Mike Davis, 76, Who Knew The Greed & Corruption Of Fontana

Mike Davis, the kid from Fontana who seemed fated to a blue-collar existence until the vicissitudes of that way of life pushed him into becoming a man of letters and a social critic par excellence, died in San Diego on October 25. He was 76.
When his father was injured and could no longer work, Davis dropped out of high school and took his place driving a truck for Davis’s uncle’s meatpacking company.
For the next dozen years, he was trucker, driving all order of lorries and commercial vehicles, from panel delivery vans, stake beds, 27-foot trucks, cement mixers, 40-foot trailers and 52-foot 18-wheelers.
Fate intervened, and he was laid off, only temporarily, he thought, when the company he worked for downsized.
He found part-time employment in newspaper production, which put him in contact with some UCLA students and two professors who were putting out a Marxist publication called the Picket Line, the charter for which was to support striking workers. He was yet working on the paper when in 1970 the Teamsters promoted a wildcat strike among truckers. Davis’s experience as a truck driver allowed him to make approaches and get information the other writers could not. The professors and students, impressed with his research and writing, talked him into matriculating at UCLA.
Davis for a time backslid, returning to driving a truck and then for a time he was a tour bus driver. But he took an academically-related night job that no others wanted at the time – teaching urban planning. Eventually an opportunity to teach elsewhere presented itself and he got a job teaching at universities in Canada. It was while he was there that he put together the idea for the book that would make his reputation, City of Quartz. The subtitle of that book is Excavating the Future of Los Angeles. Informed by Davis’s socialistic vision, it looks back at the powerful influences of the city’s past – the real estate hustlers, the journalists and writers who exposed them, the Chandler Family of the Los Angeles Times, the Protestant establishment, the Irish priests, monsignors, bishops and cardinals who tended the flock of faithful parishioners, who were largely composed of migrants from Mexico, all side-by-side with the Jewish intelligencia and bankers. Chronicled was the influx of Europeans to the metropolis in the decade before the Second World War.

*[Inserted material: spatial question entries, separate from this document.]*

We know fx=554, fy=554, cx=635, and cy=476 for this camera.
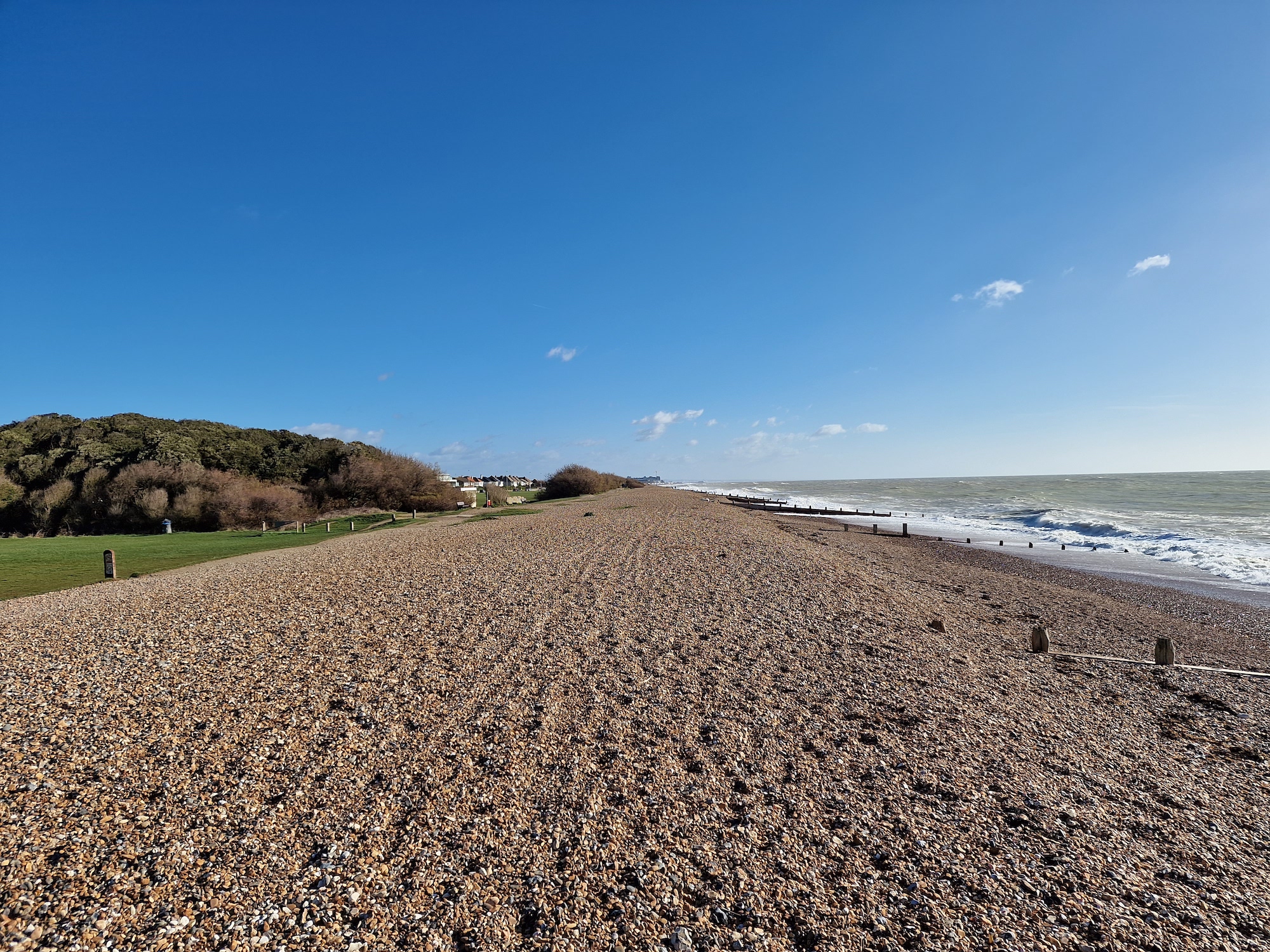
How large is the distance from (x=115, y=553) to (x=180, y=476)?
15.3 m

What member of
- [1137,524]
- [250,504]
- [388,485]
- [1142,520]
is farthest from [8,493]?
[1142,520]

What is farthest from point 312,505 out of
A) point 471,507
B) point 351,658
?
point 351,658

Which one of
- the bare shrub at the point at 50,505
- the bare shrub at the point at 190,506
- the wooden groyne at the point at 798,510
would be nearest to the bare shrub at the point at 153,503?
the bare shrub at the point at 190,506

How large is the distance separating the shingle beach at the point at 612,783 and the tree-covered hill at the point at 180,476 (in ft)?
72.7

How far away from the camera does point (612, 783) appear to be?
13.4ft

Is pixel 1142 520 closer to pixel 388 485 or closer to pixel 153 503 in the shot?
pixel 388 485

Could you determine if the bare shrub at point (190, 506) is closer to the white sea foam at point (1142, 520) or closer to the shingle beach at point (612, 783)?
the shingle beach at point (612, 783)

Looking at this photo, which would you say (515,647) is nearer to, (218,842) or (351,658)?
(351,658)

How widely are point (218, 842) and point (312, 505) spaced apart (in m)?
34.3

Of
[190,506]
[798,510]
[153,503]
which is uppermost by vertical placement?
[153,503]

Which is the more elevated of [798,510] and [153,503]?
[153,503]

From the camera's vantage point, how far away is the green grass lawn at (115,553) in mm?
11570

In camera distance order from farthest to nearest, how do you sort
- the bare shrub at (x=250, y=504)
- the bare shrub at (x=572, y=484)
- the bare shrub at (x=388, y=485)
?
the bare shrub at (x=572, y=484) → the bare shrub at (x=388, y=485) → the bare shrub at (x=250, y=504)

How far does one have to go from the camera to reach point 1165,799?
4.18 meters
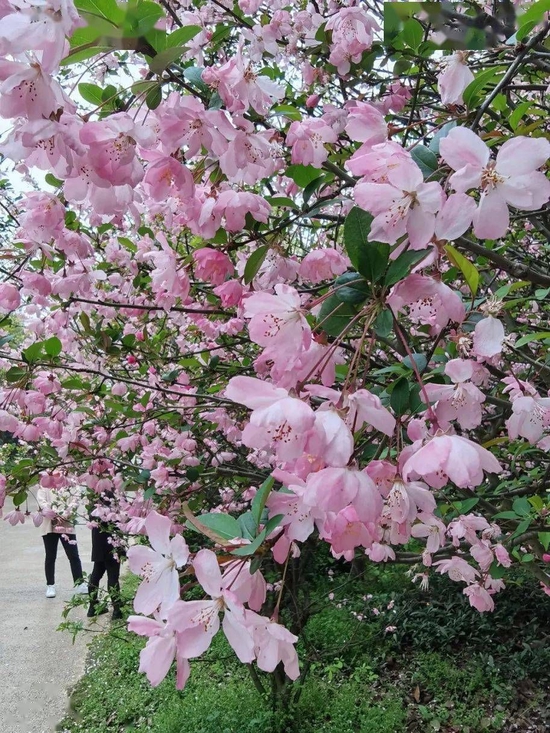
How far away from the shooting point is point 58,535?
6.04 meters

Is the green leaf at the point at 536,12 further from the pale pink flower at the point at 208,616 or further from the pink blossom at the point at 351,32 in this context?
the pale pink flower at the point at 208,616

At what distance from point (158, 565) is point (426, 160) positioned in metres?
0.63

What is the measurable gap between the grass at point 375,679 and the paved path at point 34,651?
0.17m

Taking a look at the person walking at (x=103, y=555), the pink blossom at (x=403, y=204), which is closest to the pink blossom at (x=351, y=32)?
the pink blossom at (x=403, y=204)

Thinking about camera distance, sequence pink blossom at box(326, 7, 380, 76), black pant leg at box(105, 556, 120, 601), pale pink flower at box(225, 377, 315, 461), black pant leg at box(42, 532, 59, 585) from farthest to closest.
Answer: black pant leg at box(42, 532, 59, 585) < black pant leg at box(105, 556, 120, 601) < pink blossom at box(326, 7, 380, 76) < pale pink flower at box(225, 377, 315, 461)

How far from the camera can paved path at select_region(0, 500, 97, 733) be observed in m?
4.27

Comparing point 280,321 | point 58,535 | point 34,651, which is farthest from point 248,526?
point 58,535

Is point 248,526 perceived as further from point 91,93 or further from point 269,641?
point 91,93

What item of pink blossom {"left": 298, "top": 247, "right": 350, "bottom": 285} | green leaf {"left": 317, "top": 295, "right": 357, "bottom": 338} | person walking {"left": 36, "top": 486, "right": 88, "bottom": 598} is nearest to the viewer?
green leaf {"left": 317, "top": 295, "right": 357, "bottom": 338}

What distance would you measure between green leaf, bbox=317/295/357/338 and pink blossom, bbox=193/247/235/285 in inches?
16.6

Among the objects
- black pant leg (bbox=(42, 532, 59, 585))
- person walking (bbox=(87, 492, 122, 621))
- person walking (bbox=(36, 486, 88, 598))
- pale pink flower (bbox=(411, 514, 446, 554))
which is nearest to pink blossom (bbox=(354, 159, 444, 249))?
pale pink flower (bbox=(411, 514, 446, 554))

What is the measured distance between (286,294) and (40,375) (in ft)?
6.68

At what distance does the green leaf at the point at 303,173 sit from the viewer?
3.91 feet

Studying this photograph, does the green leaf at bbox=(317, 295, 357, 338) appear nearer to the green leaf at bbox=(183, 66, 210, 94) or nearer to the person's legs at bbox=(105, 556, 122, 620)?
the green leaf at bbox=(183, 66, 210, 94)
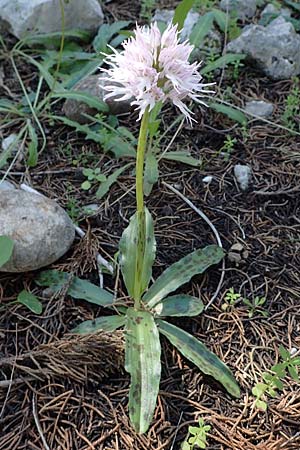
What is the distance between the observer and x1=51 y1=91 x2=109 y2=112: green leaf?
3.01 metres

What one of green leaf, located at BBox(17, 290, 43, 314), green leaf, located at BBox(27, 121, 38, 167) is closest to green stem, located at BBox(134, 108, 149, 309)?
green leaf, located at BBox(17, 290, 43, 314)

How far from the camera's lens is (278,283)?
7.98 feet

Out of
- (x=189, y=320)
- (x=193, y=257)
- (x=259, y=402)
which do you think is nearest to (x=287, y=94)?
(x=193, y=257)

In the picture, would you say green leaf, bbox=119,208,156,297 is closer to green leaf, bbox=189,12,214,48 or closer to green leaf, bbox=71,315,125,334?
green leaf, bbox=71,315,125,334

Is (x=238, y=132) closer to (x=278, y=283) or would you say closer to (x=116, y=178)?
(x=116, y=178)

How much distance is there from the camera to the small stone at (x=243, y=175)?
2.83 m

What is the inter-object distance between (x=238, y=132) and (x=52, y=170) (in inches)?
36.8

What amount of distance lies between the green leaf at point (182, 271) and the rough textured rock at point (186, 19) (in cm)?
157

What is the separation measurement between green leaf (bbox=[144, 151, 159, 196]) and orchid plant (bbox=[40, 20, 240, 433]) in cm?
41

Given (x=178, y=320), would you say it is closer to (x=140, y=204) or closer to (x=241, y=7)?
(x=140, y=204)

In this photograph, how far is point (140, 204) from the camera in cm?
200

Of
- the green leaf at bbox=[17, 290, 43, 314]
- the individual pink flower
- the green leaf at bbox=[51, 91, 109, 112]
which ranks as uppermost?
the individual pink flower

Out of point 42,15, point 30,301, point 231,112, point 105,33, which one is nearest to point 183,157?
point 231,112

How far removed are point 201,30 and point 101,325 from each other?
1819mm
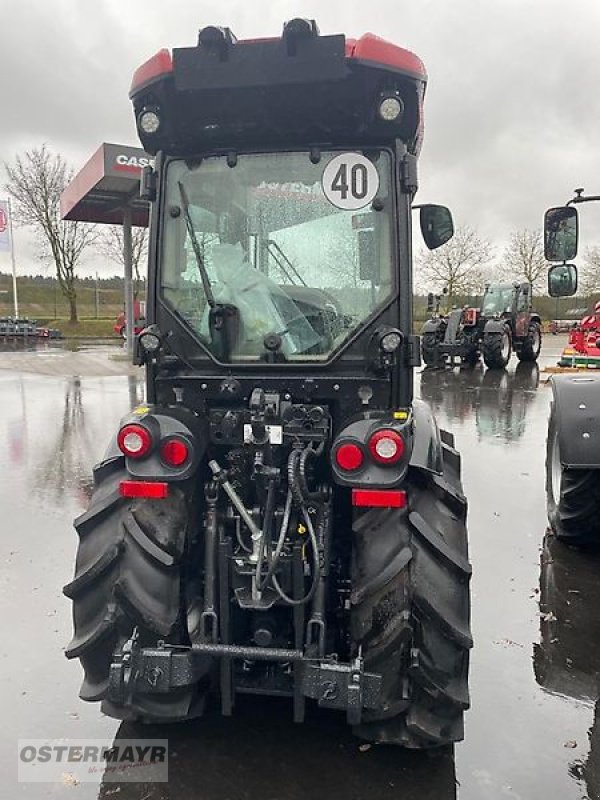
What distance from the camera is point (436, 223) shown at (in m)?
3.52

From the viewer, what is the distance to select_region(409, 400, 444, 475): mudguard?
296cm

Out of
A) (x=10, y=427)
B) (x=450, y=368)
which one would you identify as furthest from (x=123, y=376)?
(x=450, y=368)

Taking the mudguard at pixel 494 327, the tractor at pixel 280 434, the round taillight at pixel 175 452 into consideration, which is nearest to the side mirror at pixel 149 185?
the tractor at pixel 280 434

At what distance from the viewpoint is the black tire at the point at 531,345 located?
20.9 metres

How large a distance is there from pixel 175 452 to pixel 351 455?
0.74m

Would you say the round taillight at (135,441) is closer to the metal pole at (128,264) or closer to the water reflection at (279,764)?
the water reflection at (279,764)

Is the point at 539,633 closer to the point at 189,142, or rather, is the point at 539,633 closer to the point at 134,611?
the point at 134,611

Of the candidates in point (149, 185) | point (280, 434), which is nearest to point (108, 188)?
point (149, 185)

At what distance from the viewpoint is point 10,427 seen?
1027 cm

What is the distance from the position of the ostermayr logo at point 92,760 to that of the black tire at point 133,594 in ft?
0.68

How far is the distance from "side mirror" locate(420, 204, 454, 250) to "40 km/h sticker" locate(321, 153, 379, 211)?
541 mm

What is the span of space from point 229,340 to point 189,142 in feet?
3.03

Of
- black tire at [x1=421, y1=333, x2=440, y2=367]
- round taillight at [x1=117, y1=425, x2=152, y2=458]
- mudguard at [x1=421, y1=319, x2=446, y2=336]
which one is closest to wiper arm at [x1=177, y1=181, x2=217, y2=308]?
round taillight at [x1=117, y1=425, x2=152, y2=458]

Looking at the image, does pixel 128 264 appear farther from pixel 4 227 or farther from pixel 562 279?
pixel 562 279
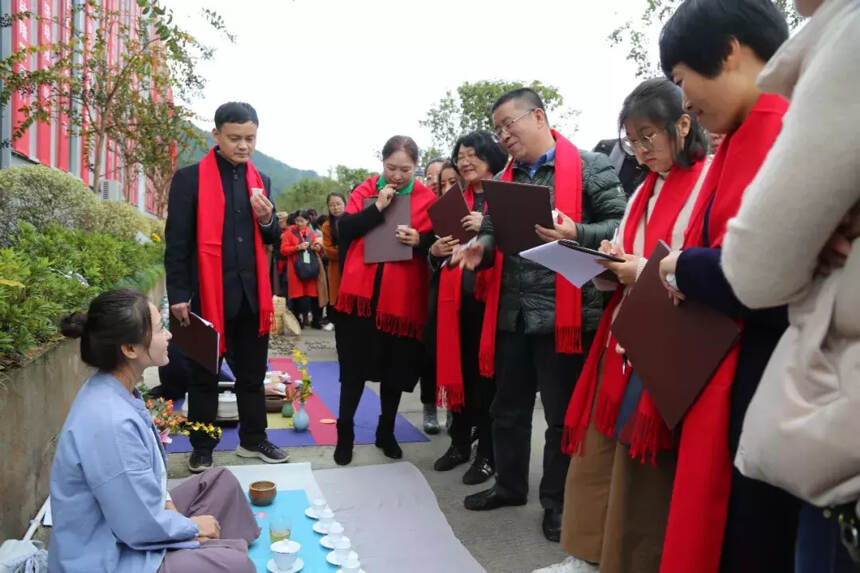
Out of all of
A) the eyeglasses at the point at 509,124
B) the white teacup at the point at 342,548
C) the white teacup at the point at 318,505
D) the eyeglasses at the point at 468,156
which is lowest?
the white teacup at the point at 342,548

In City of Quartz, Davis also covered the rise of the earnest working class, a reflection of Davis himself. And he did not forget the scientists who have made their way to Los Angeles’s institutions of higher learning, such as UCLA and Caltech.
Shown in stark profile are the disciplinarians, the Los Angeles Police Department.
A work of nonfiction, the book captures the soul of Los Angeles as it approached the turn of the millennium, with the precision and in the spirit of the pulp fiction novels of Raymond Chandler from 1930s and 1940s.
Closing out the tome is a chapter in which Davis returns to his roots, Fontana, what he called “the junkyard of dreams.”
At that time, Fontana had fallen into a state of abject de-industrialization with the shuttering of the Kaiser Steel Mill. The city had been victimized by Jack Ratelle, who had been the city manager there from 1973 until 1987, and he had exploited the place, taking bribes from many of those who had business before the city, laundering his kickbacks by making weekend trips to the dice tables Las Vegas, where he claimed an uncommon steak of luck, having the city’s taxpayers finance the bonds used to pay for the infrastructure built to accommodate the residential projects that enriched the developers who were paying him off, while several of the city’s elected leaders entrusted by the city’s voters were similarly profiting.
The corruption of Fontana infused Mike Davis’s vision of the world, and his writing captured how greed and capitalism go hand-in-glove, how the captains of industry guide the ship of government and community to the promised land, which flows with milk and honey for those who have the will to use their authority, power and the faith others have put in them to garner wealth and more power and more influence.